*** Opening of PAGE EXCERPT ***

Experts raise questions about RCMP response
Social media updated, but no emergency alert
OTTAWA • Experts say RCMP officials need to be more forthcoming about what could have been a critical fault in their response to a mass murder in rural Nova Scotia last weekend, where a rogue gunman killed at least 22 people over a 14-hour rampage.
Families of the murder victims and many observers have raised questions over why Nova Scotia RCMP did not issue an emergency alert over mobile phones and televisions to warn that the killer was on the loose, despite having issued the same type of warning just one week earlier urging people to stay home as a way to slow the spread of the coronavirus.
The federal police force, meanwhile, has been evasive in responses about a potential communication breakdown, and risks losing the trust of the public if they do not acknowledge possible missteps, experts say,
“The more time you wait to give an answer, the more difficult it is to explain why you didn’t use the dedicated alert system,” said Yannick Hémond, risk-management specialist and professor at Université du Québec à Montréal. “And it’s taken too long for them to provide answers,” he said.
Questions about the police force’s response were repeated after Nova Scotia Premier Stephen Mcneil on Wednesday said the provincial Emergency Management Office (EMO) reached out to the RCMP “a number of times” about issuing an emergency alert Sunday morning. By the time RCMP killed the gunman, 51-yearold Gabriel Wortman, at 11:26 a.m., the police force was still deliberating over the wording of a Red Alert emergency notification.
“I think in order to gain the trust of the public they need to explain why they didn’t use the system and be transparent about it,” Hémond said. “They need to ultimately take the fault for that.”
Family and other observers are trying to determine the reasons behind the more than one-hour delay, particularly when the Nova Scotia RCMP Twitter account had been posting tweets about the shooting suspect Saturday night. But communications between the provincial government and RCMP headquarters seemed to complicate the issuance of an alert.
“Somewhere, somehow, they hit a wall,” said Terry Flynn, a crisis and risk communications expert at Mcmaster University.
Flynn, like Hémond, stressed that outside observers do not often appreciate the complexity of active shooter events, and the immense strain it places on those on the frontlines who are trying to secure reliable information.
Flynn said such instances are always highly unexpected, which adds to the uncertainties facing police on the ground.
“No one thinks on a Saturday evening in rural Nova Scotia during COVID-19 that we’re going to have the largest mass shooting in Canadian history,” he said.
Even so, he says senior police officials ought to have acknowledged any potential shortfalls.
“It would have been helpful yesterday if someone had said: ‘we certainly could have done better.’ It’s important for leadership to recognize that more could have been done.”
Brian Sauvé, president of the National Police Federation, said current speculation over any potential shortfalls is premature. The RCMP has launched an investigation into its handling of the matter.
“Some are asking questions about difficult senior operational decisions, without considering how little information is available to our first responders on the ground protecting the public in the middle of a rapidly evolving and highly dangerous crisis,” Sauvé said in a written statement Thursday.

*** Close of PAGE EXCERPT ***
*** Opening of MATERIAL SUPPLIED ***

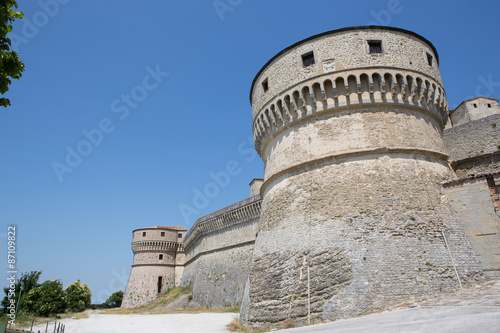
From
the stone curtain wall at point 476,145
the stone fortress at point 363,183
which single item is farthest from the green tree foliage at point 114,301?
the stone curtain wall at point 476,145

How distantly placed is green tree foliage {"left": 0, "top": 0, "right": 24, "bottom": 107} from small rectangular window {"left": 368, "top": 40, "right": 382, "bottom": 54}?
994 centimetres

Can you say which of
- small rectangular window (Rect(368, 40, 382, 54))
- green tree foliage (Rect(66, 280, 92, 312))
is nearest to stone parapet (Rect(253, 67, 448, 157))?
small rectangular window (Rect(368, 40, 382, 54))

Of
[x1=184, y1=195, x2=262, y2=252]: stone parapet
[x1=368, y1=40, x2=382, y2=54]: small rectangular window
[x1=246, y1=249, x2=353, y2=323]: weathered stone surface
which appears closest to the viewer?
[x1=246, y1=249, x2=353, y2=323]: weathered stone surface

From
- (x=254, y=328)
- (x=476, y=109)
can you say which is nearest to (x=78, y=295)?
(x=254, y=328)

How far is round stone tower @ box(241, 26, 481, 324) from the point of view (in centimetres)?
857

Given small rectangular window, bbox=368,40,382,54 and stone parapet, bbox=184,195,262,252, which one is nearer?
small rectangular window, bbox=368,40,382,54

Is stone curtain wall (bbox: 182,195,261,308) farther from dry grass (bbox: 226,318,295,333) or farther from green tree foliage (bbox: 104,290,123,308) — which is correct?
green tree foliage (bbox: 104,290,123,308)

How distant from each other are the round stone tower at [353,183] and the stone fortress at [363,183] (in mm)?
33

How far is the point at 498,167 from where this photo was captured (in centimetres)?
1212

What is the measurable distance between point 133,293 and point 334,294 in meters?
33.2

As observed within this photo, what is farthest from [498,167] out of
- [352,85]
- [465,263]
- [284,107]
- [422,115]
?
[284,107]

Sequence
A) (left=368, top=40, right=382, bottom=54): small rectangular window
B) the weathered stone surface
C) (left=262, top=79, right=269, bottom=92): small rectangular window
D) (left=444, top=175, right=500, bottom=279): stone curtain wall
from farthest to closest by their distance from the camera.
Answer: (left=262, top=79, right=269, bottom=92): small rectangular window, (left=368, top=40, right=382, bottom=54): small rectangular window, (left=444, top=175, right=500, bottom=279): stone curtain wall, the weathered stone surface

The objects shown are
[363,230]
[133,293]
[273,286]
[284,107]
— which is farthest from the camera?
[133,293]

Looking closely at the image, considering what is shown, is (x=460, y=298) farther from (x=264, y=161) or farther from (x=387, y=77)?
(x=264, y=161)
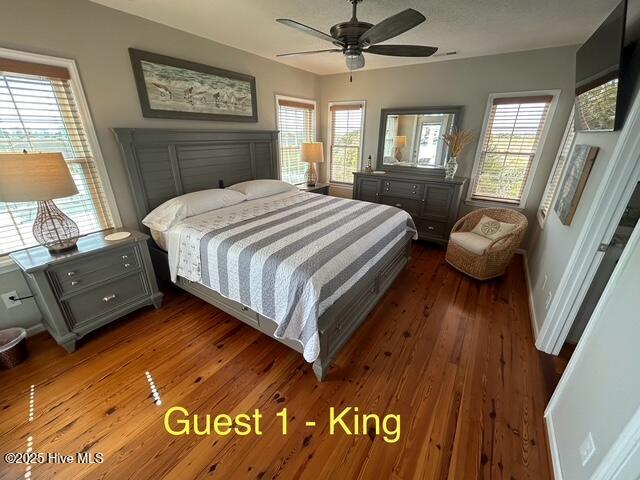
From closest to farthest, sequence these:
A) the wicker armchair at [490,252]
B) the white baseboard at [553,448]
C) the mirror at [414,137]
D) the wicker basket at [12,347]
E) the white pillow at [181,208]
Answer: the white baseboard at [553,448] → the wicker basket at [12,347] → the white pillow at [181,208] → the wicker armchair at [490,252] → the mirror at [414,137]

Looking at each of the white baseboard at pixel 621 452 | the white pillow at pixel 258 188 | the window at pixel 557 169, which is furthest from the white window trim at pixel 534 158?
the white baseboard at pixel 621 452

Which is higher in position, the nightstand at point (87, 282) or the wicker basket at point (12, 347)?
the nightstand at point (87, 282)

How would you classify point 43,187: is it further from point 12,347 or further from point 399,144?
point 399,144

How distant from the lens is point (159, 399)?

*** Close of MATERIAL SUPPLIED ***

[PROBLEM]
Answer these questions about the article on the RCMP response:
(a) At least how many people did the gunman kill, and over how many hours?
(b) At what time did the RCMP kill the gunman?
(c) What organization is Brian Sauvé president of?

[THE COMPLETED TASK]
(a) At least 22 people over 14 hours
(b) 11:26 a.m.
(c) The National Police Federation